> Problem details
Convert the stretch of the listing below, from the line containing "How distant are" through the end of the listing, into a Markdown table with the columns Row and Line. Number each line in order and leave out the blank ones.

——————————

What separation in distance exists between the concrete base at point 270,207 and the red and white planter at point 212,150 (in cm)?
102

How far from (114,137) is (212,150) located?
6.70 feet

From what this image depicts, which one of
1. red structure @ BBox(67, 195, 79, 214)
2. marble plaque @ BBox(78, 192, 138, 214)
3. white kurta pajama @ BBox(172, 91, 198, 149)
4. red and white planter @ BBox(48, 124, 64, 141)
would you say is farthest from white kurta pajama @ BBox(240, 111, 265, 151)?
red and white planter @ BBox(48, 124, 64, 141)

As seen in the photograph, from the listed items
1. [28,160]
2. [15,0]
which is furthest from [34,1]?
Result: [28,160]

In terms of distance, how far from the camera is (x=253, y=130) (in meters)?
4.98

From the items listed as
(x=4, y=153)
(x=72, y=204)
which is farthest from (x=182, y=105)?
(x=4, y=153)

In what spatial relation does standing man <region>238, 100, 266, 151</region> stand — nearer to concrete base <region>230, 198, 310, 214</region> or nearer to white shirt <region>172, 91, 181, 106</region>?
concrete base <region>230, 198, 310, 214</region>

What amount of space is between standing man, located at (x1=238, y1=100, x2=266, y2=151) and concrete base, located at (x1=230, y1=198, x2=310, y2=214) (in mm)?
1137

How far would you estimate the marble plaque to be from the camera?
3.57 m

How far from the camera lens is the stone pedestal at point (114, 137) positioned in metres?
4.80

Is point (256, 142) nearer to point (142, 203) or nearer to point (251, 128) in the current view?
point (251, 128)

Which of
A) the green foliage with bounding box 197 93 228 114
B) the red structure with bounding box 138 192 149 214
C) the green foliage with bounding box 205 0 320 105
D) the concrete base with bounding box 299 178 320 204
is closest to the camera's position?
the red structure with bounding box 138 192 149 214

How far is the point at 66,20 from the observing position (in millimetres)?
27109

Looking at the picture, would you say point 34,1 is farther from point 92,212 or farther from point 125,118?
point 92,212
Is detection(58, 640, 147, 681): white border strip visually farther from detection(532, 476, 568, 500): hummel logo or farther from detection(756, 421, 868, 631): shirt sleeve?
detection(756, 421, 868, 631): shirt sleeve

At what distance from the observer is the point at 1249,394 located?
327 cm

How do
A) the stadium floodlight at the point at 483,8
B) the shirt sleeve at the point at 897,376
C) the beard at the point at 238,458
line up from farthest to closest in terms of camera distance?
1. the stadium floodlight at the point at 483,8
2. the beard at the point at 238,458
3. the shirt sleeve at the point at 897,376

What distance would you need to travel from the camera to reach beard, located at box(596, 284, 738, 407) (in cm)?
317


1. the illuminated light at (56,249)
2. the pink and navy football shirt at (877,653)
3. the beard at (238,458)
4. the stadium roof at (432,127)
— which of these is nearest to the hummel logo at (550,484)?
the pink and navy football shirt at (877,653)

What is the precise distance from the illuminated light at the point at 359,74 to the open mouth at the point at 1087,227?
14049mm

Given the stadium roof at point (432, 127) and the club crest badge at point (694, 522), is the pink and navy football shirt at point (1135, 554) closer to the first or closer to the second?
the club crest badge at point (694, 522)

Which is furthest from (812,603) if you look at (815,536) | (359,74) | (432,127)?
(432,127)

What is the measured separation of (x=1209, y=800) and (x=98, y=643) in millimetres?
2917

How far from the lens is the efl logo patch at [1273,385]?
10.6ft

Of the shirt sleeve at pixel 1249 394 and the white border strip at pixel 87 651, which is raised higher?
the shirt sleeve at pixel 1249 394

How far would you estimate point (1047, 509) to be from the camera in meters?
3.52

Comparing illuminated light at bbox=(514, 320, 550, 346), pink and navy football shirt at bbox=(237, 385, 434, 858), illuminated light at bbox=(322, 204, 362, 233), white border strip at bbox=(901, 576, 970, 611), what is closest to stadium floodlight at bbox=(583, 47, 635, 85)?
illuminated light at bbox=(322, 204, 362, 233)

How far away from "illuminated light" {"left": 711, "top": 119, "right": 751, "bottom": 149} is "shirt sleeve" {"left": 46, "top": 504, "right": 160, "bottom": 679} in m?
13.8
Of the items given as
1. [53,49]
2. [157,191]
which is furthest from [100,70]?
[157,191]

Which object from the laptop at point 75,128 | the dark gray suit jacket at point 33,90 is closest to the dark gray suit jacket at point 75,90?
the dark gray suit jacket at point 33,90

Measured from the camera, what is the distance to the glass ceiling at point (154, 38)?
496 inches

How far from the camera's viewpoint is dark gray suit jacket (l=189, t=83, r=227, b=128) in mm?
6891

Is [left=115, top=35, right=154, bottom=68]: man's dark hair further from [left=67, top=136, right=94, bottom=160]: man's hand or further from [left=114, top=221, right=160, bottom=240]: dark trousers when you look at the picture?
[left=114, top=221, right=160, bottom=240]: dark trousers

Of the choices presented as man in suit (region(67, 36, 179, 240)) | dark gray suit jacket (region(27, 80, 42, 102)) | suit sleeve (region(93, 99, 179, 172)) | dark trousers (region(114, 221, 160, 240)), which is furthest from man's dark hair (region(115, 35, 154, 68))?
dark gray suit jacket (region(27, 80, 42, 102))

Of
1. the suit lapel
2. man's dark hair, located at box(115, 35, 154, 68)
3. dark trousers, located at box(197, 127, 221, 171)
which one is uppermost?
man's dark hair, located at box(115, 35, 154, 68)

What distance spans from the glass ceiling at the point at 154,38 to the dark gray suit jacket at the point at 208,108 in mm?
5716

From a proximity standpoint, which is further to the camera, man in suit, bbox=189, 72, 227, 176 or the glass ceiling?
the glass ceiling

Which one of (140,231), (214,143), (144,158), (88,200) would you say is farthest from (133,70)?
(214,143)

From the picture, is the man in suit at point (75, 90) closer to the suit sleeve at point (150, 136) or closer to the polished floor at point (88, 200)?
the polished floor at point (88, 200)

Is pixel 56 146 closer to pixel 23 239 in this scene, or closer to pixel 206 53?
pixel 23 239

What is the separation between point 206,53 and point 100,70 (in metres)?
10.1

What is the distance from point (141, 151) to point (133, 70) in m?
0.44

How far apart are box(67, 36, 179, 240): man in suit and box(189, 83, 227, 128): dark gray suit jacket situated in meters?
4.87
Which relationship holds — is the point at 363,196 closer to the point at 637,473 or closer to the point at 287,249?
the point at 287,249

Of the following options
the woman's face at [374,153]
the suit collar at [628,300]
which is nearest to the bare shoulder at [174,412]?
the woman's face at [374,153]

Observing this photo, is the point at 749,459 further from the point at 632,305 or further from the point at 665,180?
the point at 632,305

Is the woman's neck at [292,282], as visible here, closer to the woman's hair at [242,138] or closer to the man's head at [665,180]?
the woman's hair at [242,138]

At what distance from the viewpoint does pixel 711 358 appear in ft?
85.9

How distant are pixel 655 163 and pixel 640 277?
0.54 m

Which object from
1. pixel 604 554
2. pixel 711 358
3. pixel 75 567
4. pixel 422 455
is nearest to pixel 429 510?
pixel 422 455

——————————

> Result
| Row | Line |
|---|---|
| 1 | How distant are pixel 655 163 and pixel 640 277? |
| 2 | 0.54 m |
| 3 | Which object from |
| 4 | 1. pixel 604 554 |
| 5 | 2. pixel 711 358 |
| 6 | 3. pixel 75 567 |
| 7 | 4. pixel 422 455 |
| 8 | is nearest to pixel 429 510? |
| 9 | pixel 422 455 |